PROJECT FORTRESS 8.12.20
BY ALAN W DOWD
Sunetra Gupta, Gordon Gee and Jack Lewis come from different walks of
life, different parts of the world, even different moments in history.
But they share a keen understanding of how a free society should deal
with—and live with—danger. We could learn a lot from them.
Nothing New
Sunetra Gupta is a professor of infectious-disease epidemiology at Oxford University.
The Indian-born scientist has argued for months “the sledgehammer
approach” to COVID19 doesn’t work. “People are treating it like an
external disaster, like a hurricane or a tsunami, as if you can batten
down the hatches and it will be gone eventually. That is simply not
correct. The epidemic is an ecological relationship that we have to
manage between ourselves and the virus,” she explains, adding that we
must find “a way of living with this virus.”
Gordon Gee is the president of West Virginia University. With degrees
in history, law and education, it’s fair to assume he’s no virologist
or epidemiologist. But he is, in addition to serving as WVU’s CEO, a
huge sports fan—especially football. Months ago, while public-health experts were shutting down our free society, Gee said something simple yet profound—something Gupta would have no trouble
endorsing: “We need to learn to dance with the pandemic rather than
being fearful of it.”
Finally, we come to Jack Lewis, who is better known by the initials of his first and middle names: C.S. In 1948, Lewis offered advice on living in an age suffocated by the threat of nuclear war. He
reminded his countrymen that they had lived through “an age of air
raids,” that their ancestors lived amidst a “plague [that] visited
London almost every year,” that humanity had found a way to live under
constant threat of disease, paralysis, accidents, brokenness. “Do not
let us begin by exaggerating the novelty of our situation. Believe me,
dear sir or madam, you and all whom you love were already sentenced to
death before the atomic bomb was invented…Let that bomb, when it comes,
find us doing sensible and human things—praying, working, teaching,
reading, listening to music, bathing the children, playing tennis,
chatting to our friends over a pint and a game of darts—not huddled
together like frightened sheep.”
Again, it seems Gupta would have no trouble endorsing Lewis’s prescription for living in an age characterized by mortal danger.
Trials
Yet rather than learning to live with and “dance with” the virus,
many Americans—owing largely to decisions made by policymakers—seem to
be in a kind of suspended animation as they wait for a COVID19 vaccine.
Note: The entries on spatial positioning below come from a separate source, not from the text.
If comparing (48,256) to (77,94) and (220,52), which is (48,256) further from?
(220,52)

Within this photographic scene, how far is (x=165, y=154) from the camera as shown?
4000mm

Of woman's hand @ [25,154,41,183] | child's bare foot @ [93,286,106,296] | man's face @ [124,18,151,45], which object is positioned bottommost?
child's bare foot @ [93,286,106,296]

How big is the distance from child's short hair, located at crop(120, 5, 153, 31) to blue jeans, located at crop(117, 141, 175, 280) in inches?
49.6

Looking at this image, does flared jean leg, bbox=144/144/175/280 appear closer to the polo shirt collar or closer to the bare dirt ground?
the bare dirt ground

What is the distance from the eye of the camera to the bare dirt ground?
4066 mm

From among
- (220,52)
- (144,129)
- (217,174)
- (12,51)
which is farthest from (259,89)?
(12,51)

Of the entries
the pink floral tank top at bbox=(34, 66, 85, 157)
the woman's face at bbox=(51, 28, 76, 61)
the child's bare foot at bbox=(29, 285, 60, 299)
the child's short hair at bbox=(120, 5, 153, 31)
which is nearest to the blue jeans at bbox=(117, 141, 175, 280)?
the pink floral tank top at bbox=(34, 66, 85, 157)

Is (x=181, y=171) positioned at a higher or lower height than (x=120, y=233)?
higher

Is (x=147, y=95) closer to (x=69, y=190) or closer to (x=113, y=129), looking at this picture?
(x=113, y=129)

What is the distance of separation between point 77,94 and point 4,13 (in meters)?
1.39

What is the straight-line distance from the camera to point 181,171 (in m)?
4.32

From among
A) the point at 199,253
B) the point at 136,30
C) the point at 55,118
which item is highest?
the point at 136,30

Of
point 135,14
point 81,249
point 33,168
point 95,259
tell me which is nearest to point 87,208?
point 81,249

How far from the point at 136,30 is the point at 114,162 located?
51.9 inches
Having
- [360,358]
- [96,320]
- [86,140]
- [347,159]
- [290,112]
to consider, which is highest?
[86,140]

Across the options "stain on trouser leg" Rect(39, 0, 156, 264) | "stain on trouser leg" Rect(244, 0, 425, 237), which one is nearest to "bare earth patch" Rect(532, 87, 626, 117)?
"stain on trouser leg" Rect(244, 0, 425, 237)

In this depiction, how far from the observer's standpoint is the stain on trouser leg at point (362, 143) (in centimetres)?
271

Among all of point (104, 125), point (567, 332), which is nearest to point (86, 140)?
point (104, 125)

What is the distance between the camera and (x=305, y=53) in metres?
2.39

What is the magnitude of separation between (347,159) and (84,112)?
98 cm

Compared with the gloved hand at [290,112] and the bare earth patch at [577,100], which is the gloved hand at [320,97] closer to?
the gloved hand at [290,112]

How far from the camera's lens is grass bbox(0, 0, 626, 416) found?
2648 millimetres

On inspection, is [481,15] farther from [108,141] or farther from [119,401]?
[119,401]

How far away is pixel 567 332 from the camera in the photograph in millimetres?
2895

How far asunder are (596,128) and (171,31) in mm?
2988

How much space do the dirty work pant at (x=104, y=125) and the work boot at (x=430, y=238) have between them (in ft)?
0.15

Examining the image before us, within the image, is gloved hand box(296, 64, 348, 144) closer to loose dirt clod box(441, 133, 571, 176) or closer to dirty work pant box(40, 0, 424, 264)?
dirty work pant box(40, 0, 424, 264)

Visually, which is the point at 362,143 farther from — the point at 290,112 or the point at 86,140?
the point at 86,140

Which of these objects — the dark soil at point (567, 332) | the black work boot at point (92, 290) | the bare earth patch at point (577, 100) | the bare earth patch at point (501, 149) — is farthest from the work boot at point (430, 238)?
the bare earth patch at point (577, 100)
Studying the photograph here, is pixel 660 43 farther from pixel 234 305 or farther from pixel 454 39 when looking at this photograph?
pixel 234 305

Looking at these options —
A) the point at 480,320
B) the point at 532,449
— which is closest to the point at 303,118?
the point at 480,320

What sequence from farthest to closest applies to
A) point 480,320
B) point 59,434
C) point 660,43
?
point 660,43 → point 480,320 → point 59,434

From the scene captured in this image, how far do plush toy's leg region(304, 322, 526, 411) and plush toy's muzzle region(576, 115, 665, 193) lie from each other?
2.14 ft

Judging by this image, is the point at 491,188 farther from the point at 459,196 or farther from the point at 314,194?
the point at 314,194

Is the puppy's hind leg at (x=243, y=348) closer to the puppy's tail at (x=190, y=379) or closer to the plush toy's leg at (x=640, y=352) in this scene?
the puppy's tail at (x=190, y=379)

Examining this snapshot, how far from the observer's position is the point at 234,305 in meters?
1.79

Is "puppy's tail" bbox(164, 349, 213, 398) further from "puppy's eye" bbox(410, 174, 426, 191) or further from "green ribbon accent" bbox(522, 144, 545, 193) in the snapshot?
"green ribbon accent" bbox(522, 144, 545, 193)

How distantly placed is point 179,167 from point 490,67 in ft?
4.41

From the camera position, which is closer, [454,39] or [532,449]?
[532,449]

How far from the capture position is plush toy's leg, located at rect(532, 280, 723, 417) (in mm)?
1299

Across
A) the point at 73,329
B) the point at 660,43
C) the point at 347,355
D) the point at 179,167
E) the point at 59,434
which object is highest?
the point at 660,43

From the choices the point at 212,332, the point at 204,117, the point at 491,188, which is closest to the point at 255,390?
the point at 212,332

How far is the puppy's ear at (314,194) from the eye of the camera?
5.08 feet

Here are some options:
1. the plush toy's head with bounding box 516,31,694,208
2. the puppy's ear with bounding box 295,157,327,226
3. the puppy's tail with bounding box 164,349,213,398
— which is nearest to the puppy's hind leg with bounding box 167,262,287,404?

The good news is that a vaccine could soon be ready for mass-production. As the Economist reports,
a vaccine developed by Oxford University shows promise. Trialed in
Britain and Brazil, the Oxford vaccine “stimulated a strong immune
response and appears to be well tolerated and safe.” Positive results
have also been reported for vaccines developed by Moderna, Pfizer and
Johnson & Johnson. Synairgen has developed a promising antiviral
treatment. The drug has “significantly reduced” the number of COVID19
patients needing intensive care and cut the need for ventilation by 79
percent.
The operative word in the above paragraph is “soon.” As the Economist details, once a COVID19 vaccine is ready, a public-private consortium
is prepared to deliver hundreds of millions of doses nationwide by
January. That, of course, presupposes fast-tracked approval by relevant
government agencies. Even then, people have to be willing to take the
vaccine. Only 45.3 percent of American adults get the seasonal flu vaccine, and no vaccine is 100-percent effective. Moreover, concerns are now being raised about “long-term impacts” of COVID19—something, by definition, we won’t understand for a long time.
All
of this underscores why we need to learn to live or “dance” with this
virus—just as we have done with other dangers and diseases.
Ways of Life
Early on, COVID19’s infection-mortality was thought to be 3.4 percent or higher. That understandably terrified policymakers. However, as we
learned more about the virus, the actual infection-mortality rate
rapidly emerged in the data: The virus kills not 3 or 4 percent of those
infected, but somewhere between 0.1 percent and 0.4 percent, as the Hoover Institution’s Scott Atlas explained in congressional testimony. “Multiple studies from Europe, Japan and
the U.S. all suggest that the overall fatality rate is…10 to 40 times
lower than estimates that motivated extreme isolation.”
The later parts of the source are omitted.